(From left) The oak in spring glory once; the tree declared diseased, its dismembering begins; all that remains of it—a stump.

Bereaved of an oak tree

Alegria A. ImperialThe feeling heightens as soon as summer starts to creep in and the sun splashes blinding streams of light through glass windows.

Allowed only white blinds or drapes for shade by strata rules, one, like me, suffering from hyper astigmatism, would often face the wall or slink into cubed spaces like the bathroom for relief, and though hilarious, I have even worn shades fitted to my prescription glasses inside the apartment once.

But the truth masked by such apparent quirkiness has to do with my missing the oak tree felled three years ago, quite a bereavement relived not only with the coming of another summer but also, sometimes passing by the pockmarked stump left to further die.

Amazing how a tree, among other living things, encrypts itself in one’s being.

Yet, the oak seemed to have enfolded me since that first time when, with a friend and a realtor, we stepped into this apartment; “love at first sight” had hit me in that perfect time of day as the sun slanting from the east conspired to cast broad leaf shadows on the white walls, and I surrendered to its promises.

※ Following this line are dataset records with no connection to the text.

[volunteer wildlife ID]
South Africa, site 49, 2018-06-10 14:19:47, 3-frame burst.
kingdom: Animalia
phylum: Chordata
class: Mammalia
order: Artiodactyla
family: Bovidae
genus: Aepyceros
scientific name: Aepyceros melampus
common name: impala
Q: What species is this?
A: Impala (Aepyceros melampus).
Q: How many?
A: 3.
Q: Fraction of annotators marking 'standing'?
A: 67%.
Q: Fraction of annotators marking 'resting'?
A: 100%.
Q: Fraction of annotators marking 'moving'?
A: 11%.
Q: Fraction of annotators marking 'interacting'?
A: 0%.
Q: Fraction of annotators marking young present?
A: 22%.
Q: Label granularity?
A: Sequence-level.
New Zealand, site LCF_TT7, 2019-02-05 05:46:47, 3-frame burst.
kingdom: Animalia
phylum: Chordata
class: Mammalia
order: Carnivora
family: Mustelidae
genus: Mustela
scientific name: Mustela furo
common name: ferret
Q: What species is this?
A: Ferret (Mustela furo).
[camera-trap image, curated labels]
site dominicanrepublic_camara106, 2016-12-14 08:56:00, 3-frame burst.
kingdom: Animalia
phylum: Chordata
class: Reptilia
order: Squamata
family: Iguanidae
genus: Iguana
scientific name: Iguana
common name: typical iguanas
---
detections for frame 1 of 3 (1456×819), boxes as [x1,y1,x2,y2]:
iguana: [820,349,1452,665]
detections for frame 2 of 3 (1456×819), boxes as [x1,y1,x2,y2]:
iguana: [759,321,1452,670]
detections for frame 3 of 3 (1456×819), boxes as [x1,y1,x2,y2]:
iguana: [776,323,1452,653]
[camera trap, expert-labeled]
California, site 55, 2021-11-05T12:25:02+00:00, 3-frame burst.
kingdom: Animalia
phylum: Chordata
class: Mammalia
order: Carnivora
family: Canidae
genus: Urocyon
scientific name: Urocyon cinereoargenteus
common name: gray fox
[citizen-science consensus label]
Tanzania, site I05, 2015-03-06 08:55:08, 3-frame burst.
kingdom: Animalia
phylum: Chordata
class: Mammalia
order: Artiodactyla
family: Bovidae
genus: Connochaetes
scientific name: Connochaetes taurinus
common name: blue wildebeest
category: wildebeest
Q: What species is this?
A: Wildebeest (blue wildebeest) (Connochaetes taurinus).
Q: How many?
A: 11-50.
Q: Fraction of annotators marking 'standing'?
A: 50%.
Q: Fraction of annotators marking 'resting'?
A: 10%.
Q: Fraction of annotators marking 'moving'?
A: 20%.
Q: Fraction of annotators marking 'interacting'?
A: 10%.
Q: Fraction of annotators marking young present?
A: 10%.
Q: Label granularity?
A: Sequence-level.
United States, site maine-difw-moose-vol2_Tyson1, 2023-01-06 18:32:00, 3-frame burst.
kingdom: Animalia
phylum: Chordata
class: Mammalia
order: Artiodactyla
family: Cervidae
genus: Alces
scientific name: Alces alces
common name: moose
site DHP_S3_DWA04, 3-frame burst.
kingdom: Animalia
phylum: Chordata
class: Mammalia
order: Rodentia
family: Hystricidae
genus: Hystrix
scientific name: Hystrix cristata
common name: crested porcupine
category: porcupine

It woke me sheathed in virgin snow during winters, a heavenly apparition that stayed through early darkness. As if haloed by a neon aura from young leaves in springtime, it suffused my spirit, which the cold had worn out; when fully crowned in the summer, it had let through only crafted sunbeams while with the wind, in a whole-day leaf-shadow play on the walls seemed to giggle and laugh, finally to blaze with the shifting hues of glorious dying in the fall.

While feasting merely with my senses like a daily dose of tree-romance, I glossed over other creatures it harbored—sparrows, as if always wind-borne, black squirrels that put on trapeze numbers in between gathering acorns, powdery moths almost invisible in their translucence at metamorphosis from fuzzy worms feeding on its tender parts, aphids breeding in millions in leaves they glued basket-like, and buzzing wasps feeding on the aphids.

As dark spots started to stain the leaves and took longer for it to sprout while an increasing swarm of cotton-like wings landed on the rose in our terrace, and later coated the leaves of the evergreen, discussions about its illness from infestation pitched during strata council meetings. Still, blinded by my “secret affair” with it, I abstained from voting for its assisted death; from Alana’s consultation with an arborist, and pointing out the process as spelled out in the city’s bylaws on the felling of a tree, the oak declared sick beyond cure had to be felled. On the appointed day, I waited to watch—what a masochist, Patricia, a British friend, had tagged me.

Here’s how that morning unfolded: The Cedar Ridge Tree Care van promptly parked at 10:30 a.m., spilling out men in hard hats, steel-toed boots, and orange and neon vests to size it up, as if a dying tree bore weapons. On the terrace relishing for the last time its dappled shade, I winced as the shredder groaned, signaling the chainsaw handler to grind the air: its dismembering had begun–twigs first, and then, branches with wan diseased leaves tumbling into Ken’s rhododendrons, and soon, with the trunk portioned three feet each left nothing but a stump baring its age—so young at 20 something, when it could have ripened into a thousand-year old—and then, the gaping emptiness.

Unrelenting, Patricia withheld comforting words, and instead, chided me over my maudlin thoughts.
“Elevate your bereavement,” she said, “think of it in terms of naval and long ships in conquests, panels for distinguished halls, royal thrones and also, barrels to ferment wine and wood chips to smoke meat and fish. Browse through some coat of arms and find its worth,” she added, affirming in the end that my bereavement has not been for naught.